How to kill Python interpreter from the command line?

Jean-Paul Calderone exarkun at divmod.com
Thu May 8 11:50:42 EDT 2008


On Thu, 8 May 2008 08:29:33 -0700 (PDT), spectrumdt at gmail.com wrote:
>Hello.
>
>I am running Fedora Linux and KDE, using the Konsole command line.
>
>When coding Python, I regularly make a bug causing my program to not
>terminate. But how do I kill the non-terminating Python interpreter
>without killing the entire Konsole?
>
>The default way of killing the current process on the command line is
>Ctrl+C, but that doesn't work with Python. Neither do the "terminate
>task", "suspend task" or "interrupt task" commands (available from
>right-click in Konsole).
============================================================
| Problem statement |
Continue the mailing-list thread about stopping a runaway Python interpreter from the command line, starting right after its last line. The material after this point isn't needed.

| Data lines |
============================================================
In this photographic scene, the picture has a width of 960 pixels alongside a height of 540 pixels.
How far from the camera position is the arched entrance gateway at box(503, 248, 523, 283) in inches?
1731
============================================================
| Written answer |
Ctrl+C often works with Python, but as with any language, it's possible
to write a program which will not respond to it.  You can use Ctrl+\
instead (Ctrl+C sends SIGINT which can be masked or otherwise ignored,
Ctrl+\ sends SIGQUIT which typically isn't) or you can use the kill
command.  You can either use it in another terminal or you can suspend
the Python process (Ctrl+Z which sends SIGSTOP and _cannot_ be masked
or otherwise ignored) and then use kill in that terminal.  You need to
know the PID or jobspec in order to use kill.  In bash (and probably
elsewhere), jobspecs are easy.  When you hit Ctrl+Z, the jobspec will
be written to your terminal in the form "[N]+ Stopped       python". "N"
is the jobspec and you can kill it with "kill %N".  You may need to use
SIGKILL to end the process, in which case use "kill -KILL %N".  You can
then resume the Python process with the "fg" command, it will immediately
end since it has be killed.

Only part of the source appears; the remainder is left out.